It's been nearly 10 weeks since my second surgery. I can't believe that it was only 10 weeks ago, but at the same time it seems to be something that happened in a horrible nightmare years ago. These past 10 weeks have brought us so many trials and tribulations regarding my health, my job, our son, and our family. I have many updates for you, but I'm going to have to break them up as they occur this week to save your eyes for length.
Physically, I'm doing "ok." Some days I feel FABULOUS and have zero thoughts of any type of heart condition. My only reminder is my exclamation point scar (maybe I'll share sometime). Other days, I have the same chest pain, palpitations, heaviness and fatigue that I had just a few days before and after surgery. This has truly been a learning process for me to accept taking things one day at a time.
I can't say enough about Centennial Heart. If you are in the Tennessee area, Centennial is the ONLY place I would consider. The entire team of surgeons, technicians, nurses, and nurse practitioners have been incredible to my family and me. I can't wait to send pictures and announcements to everyone involved with giving sweet Ethan a chance at living. So if anyone that is involved with Centennial Heart finds this blog: THANK YOU from the bottom of my fixed broken heart.

→ PROMPT A: In the blog post, how long has it been since the writer's second surgery?
→ PROMPT B: Transcribe the blog post from "It's been nearly" up to and including "day at a time.".
The entries have no connection to the blog post.

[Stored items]
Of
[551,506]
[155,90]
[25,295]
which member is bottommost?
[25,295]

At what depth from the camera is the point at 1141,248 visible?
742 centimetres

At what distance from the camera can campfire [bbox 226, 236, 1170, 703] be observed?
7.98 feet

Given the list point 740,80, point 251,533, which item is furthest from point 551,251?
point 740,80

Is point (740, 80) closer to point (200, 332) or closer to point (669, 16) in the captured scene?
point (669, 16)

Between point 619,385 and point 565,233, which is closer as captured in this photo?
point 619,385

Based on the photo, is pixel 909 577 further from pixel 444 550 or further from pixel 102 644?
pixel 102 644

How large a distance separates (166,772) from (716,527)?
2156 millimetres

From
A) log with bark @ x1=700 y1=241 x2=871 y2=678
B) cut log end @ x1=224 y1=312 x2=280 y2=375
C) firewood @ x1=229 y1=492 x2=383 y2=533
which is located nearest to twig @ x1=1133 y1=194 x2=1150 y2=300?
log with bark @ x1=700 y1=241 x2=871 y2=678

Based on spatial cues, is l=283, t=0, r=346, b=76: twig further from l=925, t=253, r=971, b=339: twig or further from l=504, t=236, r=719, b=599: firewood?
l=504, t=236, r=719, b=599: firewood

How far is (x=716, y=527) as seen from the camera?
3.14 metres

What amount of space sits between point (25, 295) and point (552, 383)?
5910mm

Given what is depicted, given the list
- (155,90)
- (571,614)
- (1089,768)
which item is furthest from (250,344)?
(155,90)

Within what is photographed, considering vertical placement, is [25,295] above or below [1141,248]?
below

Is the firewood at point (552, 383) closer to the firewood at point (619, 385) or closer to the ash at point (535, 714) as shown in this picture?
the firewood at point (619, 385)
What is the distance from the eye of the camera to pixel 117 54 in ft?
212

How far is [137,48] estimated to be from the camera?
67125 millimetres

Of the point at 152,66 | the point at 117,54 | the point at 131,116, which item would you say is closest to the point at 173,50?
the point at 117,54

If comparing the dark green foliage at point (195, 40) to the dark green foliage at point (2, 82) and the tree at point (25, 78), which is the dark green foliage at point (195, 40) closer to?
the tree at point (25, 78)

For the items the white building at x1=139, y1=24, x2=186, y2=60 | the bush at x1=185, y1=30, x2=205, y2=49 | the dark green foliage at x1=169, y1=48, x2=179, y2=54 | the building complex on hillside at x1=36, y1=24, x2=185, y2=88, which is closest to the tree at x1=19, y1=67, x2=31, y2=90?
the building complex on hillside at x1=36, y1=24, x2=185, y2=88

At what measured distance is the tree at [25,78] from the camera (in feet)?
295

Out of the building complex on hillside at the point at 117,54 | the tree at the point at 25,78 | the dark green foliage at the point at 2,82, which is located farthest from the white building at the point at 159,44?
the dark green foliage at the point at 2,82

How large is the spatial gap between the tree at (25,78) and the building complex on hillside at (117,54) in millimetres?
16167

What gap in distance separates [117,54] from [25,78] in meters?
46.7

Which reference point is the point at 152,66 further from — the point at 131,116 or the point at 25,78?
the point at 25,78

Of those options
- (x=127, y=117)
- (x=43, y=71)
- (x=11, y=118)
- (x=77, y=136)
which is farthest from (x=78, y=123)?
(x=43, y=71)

→ OUTPUT A: Nearly 10 weeks.

→ OUTPUT B:
It's been nearly 10 weeks since my second surgery. I can't believe that it was only 10 weeks ago, but at the same time it seems to be something that happened in a horrible nightmare years ago. These past 10 weeks have brought us so many trials and tribulations regarding my health, my job, our son, and our family. I have many updates for you, but I'm going to have to break them up as they occur this week to save your eyes for length.
Physically, I'm doing "ok." Some days I feel FABULOUS and have zero thoughts of any type of heart condition. My only reminder is my exclamation point scar (maybe I'll share sometime). Other days, I have the same chest pain, palpitations, heaviness and fatigue that I had just a few days before and after surgery. This has truly been a learning process for me to accept taking things one day at a time.